▼▼▼

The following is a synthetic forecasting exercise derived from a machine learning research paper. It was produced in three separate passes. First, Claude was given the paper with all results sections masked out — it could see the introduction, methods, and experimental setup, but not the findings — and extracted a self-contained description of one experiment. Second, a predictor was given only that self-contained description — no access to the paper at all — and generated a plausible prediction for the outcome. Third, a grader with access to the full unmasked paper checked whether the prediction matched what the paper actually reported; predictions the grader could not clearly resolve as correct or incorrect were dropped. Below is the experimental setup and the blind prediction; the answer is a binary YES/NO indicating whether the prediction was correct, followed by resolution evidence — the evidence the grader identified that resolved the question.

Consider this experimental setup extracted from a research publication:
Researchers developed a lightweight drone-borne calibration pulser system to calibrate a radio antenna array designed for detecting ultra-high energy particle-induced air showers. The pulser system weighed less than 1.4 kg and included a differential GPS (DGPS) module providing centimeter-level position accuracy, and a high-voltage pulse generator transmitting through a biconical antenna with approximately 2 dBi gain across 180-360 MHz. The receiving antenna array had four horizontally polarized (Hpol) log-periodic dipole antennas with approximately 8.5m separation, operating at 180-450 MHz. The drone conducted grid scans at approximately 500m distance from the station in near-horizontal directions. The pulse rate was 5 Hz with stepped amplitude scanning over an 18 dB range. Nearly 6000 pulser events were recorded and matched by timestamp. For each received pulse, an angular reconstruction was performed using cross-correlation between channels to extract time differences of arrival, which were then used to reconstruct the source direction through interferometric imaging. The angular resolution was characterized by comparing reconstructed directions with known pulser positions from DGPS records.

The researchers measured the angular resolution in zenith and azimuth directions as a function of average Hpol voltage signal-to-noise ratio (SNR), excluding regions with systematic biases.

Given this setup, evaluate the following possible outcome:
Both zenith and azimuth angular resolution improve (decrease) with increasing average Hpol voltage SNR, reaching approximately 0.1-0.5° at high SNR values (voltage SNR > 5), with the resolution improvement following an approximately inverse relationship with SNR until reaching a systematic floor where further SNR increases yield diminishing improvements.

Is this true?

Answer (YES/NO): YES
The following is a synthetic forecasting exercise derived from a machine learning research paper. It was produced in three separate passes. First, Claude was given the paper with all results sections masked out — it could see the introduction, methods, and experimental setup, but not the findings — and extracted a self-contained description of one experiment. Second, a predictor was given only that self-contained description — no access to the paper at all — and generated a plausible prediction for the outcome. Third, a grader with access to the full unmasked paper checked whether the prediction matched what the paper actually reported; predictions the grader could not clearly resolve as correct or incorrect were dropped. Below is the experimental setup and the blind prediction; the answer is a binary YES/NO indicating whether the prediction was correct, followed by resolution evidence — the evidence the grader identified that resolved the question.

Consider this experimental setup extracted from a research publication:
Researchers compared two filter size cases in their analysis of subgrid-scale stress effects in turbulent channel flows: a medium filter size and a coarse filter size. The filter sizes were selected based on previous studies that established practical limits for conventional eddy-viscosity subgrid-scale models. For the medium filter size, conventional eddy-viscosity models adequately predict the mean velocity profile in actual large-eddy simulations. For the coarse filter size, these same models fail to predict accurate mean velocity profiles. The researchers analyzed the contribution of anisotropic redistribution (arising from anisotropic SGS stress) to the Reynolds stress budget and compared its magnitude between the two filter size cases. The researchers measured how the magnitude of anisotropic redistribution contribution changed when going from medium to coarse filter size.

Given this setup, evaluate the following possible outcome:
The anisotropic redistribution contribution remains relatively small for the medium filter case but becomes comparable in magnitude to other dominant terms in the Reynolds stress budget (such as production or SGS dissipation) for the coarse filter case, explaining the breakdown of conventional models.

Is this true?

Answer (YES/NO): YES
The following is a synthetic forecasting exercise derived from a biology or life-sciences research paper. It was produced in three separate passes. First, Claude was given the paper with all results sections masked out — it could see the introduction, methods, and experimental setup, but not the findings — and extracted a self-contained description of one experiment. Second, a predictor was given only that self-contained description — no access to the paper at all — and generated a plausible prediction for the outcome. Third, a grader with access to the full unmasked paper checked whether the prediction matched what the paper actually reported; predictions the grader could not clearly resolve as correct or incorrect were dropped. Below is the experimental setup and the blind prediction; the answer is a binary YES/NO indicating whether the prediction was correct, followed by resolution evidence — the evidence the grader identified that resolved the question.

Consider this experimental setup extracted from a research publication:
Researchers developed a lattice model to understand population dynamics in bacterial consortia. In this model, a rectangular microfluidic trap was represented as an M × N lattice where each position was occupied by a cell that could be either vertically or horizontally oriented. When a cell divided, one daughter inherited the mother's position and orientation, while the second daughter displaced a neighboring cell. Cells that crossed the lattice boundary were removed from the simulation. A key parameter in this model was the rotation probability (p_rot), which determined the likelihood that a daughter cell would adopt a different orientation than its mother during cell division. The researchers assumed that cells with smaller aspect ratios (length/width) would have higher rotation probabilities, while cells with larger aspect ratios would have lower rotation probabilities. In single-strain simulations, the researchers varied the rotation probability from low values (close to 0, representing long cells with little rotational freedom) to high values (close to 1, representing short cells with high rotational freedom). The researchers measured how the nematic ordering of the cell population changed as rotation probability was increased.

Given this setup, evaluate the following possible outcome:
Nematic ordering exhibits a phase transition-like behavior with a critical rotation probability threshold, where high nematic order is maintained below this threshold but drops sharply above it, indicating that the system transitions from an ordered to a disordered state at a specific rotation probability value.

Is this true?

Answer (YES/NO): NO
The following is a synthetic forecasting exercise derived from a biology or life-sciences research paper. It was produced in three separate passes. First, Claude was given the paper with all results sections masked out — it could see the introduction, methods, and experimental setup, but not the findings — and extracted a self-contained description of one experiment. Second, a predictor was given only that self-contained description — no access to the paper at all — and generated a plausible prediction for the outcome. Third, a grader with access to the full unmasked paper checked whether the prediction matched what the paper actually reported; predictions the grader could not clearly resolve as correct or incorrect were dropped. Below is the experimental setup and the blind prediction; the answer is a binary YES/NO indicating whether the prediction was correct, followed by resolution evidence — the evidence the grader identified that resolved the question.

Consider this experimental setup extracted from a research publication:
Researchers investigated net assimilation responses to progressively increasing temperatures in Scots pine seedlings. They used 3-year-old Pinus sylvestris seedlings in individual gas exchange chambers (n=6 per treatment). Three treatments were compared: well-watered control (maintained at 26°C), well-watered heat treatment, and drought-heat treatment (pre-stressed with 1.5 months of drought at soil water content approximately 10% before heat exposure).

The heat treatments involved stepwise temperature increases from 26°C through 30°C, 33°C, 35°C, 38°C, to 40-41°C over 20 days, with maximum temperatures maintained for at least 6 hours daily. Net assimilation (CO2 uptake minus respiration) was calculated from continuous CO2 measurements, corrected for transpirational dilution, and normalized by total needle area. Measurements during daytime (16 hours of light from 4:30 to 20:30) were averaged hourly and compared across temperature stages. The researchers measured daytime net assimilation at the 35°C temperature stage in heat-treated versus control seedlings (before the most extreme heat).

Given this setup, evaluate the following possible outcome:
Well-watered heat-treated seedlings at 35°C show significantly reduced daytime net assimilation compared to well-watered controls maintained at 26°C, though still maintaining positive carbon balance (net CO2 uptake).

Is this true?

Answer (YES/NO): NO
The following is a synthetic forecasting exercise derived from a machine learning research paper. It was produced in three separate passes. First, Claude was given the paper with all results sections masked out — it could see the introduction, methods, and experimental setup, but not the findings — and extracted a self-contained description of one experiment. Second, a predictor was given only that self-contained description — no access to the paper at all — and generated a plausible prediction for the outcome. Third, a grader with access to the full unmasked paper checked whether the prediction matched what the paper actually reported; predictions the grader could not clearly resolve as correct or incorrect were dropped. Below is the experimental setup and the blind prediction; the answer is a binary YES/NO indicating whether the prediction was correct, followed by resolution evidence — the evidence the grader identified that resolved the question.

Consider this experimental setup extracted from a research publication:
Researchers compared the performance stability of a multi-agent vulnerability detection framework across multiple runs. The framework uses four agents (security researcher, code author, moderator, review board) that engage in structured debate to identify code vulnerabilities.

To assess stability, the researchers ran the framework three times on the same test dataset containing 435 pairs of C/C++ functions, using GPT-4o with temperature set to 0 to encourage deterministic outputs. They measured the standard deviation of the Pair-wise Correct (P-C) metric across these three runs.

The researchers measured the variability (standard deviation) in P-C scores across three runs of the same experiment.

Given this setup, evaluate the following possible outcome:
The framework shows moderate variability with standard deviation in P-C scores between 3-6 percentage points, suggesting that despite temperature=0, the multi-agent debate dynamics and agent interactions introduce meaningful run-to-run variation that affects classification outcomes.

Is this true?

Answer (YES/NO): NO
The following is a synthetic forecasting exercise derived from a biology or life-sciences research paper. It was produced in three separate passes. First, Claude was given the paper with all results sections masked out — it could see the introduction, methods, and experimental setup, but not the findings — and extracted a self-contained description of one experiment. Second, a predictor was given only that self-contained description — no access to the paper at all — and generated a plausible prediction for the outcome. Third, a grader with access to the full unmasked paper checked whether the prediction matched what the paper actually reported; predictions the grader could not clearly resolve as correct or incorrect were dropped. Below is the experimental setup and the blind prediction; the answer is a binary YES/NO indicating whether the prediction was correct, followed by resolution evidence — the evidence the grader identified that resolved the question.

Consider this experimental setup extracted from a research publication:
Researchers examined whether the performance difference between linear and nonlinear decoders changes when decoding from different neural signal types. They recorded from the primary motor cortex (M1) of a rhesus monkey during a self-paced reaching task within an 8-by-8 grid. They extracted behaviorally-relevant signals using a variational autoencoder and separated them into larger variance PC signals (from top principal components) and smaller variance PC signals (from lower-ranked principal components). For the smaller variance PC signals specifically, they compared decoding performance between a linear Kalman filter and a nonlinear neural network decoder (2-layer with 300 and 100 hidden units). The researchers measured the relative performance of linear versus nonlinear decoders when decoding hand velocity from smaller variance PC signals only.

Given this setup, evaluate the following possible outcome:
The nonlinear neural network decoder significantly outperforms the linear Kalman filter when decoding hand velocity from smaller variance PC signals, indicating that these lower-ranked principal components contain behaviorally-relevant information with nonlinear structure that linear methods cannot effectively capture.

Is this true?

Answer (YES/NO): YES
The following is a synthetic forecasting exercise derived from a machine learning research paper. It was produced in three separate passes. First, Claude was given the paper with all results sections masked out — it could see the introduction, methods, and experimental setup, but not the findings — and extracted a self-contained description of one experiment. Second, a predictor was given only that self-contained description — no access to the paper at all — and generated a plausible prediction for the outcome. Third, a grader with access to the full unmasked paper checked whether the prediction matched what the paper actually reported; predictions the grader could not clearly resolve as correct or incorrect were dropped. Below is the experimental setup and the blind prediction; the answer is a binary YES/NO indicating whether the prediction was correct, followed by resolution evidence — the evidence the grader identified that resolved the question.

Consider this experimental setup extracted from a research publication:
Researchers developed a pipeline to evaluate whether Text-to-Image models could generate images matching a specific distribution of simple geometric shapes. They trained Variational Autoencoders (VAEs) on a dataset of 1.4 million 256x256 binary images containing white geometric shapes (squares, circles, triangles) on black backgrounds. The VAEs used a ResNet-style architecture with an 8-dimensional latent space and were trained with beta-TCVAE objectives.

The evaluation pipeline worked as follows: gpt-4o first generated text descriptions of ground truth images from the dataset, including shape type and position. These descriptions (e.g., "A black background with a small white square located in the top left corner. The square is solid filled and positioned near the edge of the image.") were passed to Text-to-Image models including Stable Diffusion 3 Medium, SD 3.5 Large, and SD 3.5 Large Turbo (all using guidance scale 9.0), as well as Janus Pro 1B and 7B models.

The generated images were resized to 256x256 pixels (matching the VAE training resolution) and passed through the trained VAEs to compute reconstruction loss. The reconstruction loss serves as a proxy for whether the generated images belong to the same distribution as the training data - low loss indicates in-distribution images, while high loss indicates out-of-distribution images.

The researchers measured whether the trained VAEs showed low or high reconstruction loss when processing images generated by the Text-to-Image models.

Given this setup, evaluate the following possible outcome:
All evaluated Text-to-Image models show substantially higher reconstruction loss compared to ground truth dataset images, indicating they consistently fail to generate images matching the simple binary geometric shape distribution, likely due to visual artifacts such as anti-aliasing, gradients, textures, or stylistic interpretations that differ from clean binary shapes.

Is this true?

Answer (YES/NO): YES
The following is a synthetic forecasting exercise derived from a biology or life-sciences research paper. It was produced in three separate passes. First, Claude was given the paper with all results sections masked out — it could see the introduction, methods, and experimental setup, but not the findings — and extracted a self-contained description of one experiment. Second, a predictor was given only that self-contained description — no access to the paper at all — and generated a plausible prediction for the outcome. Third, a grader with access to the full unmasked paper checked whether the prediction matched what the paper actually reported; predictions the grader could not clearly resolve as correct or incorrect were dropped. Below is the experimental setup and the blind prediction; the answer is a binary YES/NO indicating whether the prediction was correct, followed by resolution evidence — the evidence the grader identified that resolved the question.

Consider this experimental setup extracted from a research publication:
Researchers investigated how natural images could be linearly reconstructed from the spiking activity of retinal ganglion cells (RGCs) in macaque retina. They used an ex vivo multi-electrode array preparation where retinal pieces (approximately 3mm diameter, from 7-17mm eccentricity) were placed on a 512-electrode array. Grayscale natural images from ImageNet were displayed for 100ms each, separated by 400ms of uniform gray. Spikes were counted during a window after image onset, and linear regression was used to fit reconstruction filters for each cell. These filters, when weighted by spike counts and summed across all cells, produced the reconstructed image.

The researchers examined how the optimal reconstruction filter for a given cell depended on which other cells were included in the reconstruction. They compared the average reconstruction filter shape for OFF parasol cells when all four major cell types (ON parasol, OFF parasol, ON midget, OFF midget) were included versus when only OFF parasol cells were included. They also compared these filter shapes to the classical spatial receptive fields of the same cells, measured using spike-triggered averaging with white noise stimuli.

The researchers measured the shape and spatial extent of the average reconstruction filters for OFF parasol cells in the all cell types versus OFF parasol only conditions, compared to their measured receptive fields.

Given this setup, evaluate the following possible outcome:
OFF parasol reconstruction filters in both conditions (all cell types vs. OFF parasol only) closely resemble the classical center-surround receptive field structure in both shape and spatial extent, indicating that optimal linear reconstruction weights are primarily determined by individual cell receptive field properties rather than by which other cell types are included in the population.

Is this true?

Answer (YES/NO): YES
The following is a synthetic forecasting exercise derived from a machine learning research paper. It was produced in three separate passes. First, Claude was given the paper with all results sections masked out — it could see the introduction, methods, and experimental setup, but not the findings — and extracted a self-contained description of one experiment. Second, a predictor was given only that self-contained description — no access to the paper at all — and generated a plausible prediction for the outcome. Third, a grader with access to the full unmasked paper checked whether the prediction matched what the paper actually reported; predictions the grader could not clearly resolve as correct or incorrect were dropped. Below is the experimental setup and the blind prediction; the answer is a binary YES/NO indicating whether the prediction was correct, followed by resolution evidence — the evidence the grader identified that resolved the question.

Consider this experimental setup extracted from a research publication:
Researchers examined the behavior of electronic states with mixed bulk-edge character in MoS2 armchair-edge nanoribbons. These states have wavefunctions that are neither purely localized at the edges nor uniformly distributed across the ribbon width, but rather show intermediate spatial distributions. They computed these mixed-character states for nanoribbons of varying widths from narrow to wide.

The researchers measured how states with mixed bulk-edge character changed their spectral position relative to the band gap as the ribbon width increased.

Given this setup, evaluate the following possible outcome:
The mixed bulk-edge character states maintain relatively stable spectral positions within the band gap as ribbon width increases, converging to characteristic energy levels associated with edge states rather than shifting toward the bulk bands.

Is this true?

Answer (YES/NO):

▲▲▲

*Activity:*
Make a copy of each line in the records that has the word "variability".

*Output of the exercise:*
The researchers measured the variability (standard deviation) in P-C scores across three runs of the same experiment.
The framework shows moderate variability with standard deviation in P-C scores between 3-6 percentage points, suggesting that despite temperature=0, the multi-agent debate dynamics and agent interactions introduce meaningful run-to-run variation that affects classification outcomes.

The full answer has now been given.